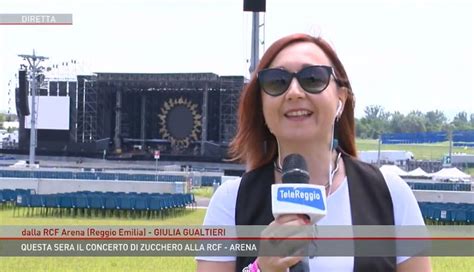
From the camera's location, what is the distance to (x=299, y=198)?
1427mm

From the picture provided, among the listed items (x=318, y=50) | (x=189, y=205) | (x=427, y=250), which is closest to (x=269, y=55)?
(x=318, y=50)

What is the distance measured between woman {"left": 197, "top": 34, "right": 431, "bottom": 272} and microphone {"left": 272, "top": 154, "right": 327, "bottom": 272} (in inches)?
6.0

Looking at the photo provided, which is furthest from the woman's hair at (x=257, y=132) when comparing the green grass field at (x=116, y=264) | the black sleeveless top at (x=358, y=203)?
the green grass field at (x=116, y=264)

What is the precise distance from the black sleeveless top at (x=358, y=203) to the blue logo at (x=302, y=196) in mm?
243

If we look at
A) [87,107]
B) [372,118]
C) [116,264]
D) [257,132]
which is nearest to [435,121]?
[87,107]

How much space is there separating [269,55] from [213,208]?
1.56 ft

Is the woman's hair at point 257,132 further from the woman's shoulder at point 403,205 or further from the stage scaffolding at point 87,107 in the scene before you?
the stage scaffolding at point 87,107

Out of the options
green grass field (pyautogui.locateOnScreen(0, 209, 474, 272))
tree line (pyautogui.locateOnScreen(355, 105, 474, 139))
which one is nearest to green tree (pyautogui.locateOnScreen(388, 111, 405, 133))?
tree line (pyautogui.locateOnScreen(355, 105, 474, 139))

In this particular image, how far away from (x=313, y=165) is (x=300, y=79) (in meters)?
0.25

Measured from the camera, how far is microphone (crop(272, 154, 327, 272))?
1.40 metres

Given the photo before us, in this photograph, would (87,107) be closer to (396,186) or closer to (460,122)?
(460,122)

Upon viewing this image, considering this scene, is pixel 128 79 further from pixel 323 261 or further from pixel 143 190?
pixel 323 261

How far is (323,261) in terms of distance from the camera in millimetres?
1655

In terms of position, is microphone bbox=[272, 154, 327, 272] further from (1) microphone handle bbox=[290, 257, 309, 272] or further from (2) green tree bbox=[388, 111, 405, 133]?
(2) green tree bbox=[388, 111, 405, 133]
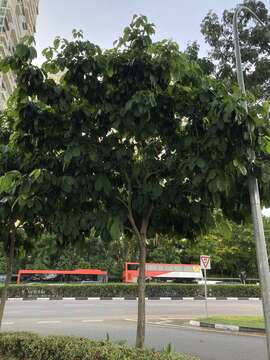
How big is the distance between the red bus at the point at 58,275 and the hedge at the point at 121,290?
9.36m

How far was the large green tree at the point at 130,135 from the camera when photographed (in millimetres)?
3977

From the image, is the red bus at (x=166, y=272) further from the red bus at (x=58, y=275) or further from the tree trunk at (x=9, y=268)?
the tree trunk at (x=9, y=268)

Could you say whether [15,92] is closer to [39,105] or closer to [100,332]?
→ [39,105]

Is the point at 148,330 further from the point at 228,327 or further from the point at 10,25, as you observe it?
the point at 10,25

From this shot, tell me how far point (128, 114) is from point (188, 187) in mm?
1163

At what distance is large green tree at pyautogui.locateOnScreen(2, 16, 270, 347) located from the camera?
3977 millimetres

AIM OF THE TASK: Switch every "microphone" in the listing above to "mic" and write the listing out again with nothing else changed. Leave the pictures out.

SOLUTION:
From the camera's location, what is the distance to (x=299, y=198)?
1427mm

From the picture provided, among the listed items (x=318, y=50) | (x=189, y=205) | (x=427, y=250), which is closest to (x=269, y=55)?
(x=318, y=50)

What is the distance measured between woman {"left": 197, "top": 34, "right": 431, "bottom": 272} and mic {"left": 272, "top": 154, "right": 327, "bottom": 272} (in inches)?
6.0

Looking at the photo provided, which is furthest from the woman's hair at (x=257, y=132) when comparing the green grass field at (x=116, y=264) | the black sleeveless top at (x=358, y=203)?
the green grass field at (x=116, y=264)

What is the precise distance from the black sleeveless top at (x=358, y=203) to the blue logo at (x=302, y=196) in mm?
243

If we look at
A) [87,107]
B) [372,118]
C) [116,264]
D) [257,132]
which is nearest to [435,121]?
[87,107]

How much space is there separating [269,55] from [213,208]?
1.56 ft

Is the woman's hair at point 257,132 further from the woman's shoulder at point 403,205 or further from the stage scaffolding at point 87,107 in the scene before you?
the stage scaffolding at point 87,107

Out of the options
green grass field (pyautogui.locateOnScreen(0, 209, 474, 272))
tree line (pyautogui.locateOnScreen(355, 105, 474, 139))
which one is nearest to green tree (pyautogui.locateOnScreen(388, 111, 405, 133))?
tree line (pyautogui.locateOnScreen(355, 105, 474, 139))

In this particular image, how far away from (x=313, y=165) is (x=300, y=79) (in meters)?
0.25

Measured from the camera, how far is mic (crop(272, 154, 327, 272))?
1.40 metres

Given the photo before us, in this photograph, would (87,107) be closer to (396,186) or closer to (460,122)?
(460,122)

Upon viewing this image, considering this scene, is pixel 128 79 further from pixel 323 261 or further from pixel 143 190?
pixel 323 261

How far is (323,261) in terms of distance from the camera in millimetres?
1655

In terms of position, is mic bbox=[272, 154, 327, 272] further from (1) mic handle bbox=[290, 257, 309, 272] or further from (2) green tree bbox=[388, 111, 405, 133]?
(2) green tree bbox=[388, 111, 405, 133]
How big is the distance between the red bus at the point at 58,275 and the hedge at the point at 121,290?
9.36m

How far was the large green tree at the point at 130,135 from the camera when photographed (in millimetres)?
3977

From the image, is the red bus at (x=166, y=272) further from the red bus at (x=58, y=275) or further from the tree trunk at (x=9, y=268)?
the tree trunk at (x=9, y=268)

Could you say whether [15,92] is closer to [39,105] or closer to [100,332]?
→ [39,105]

Is the point at 148,330 further from the point at 228,327 or further from the point at 10,25, as you observe it?
the point at 10,25

From this shot, tell me how far point (128, 114) is from point (188, 187) in mm?
1163

At what distance is large green tree at pyautogui.locateOnScreen(2, 16, 270, 347) located from the camera?
3977 millimetres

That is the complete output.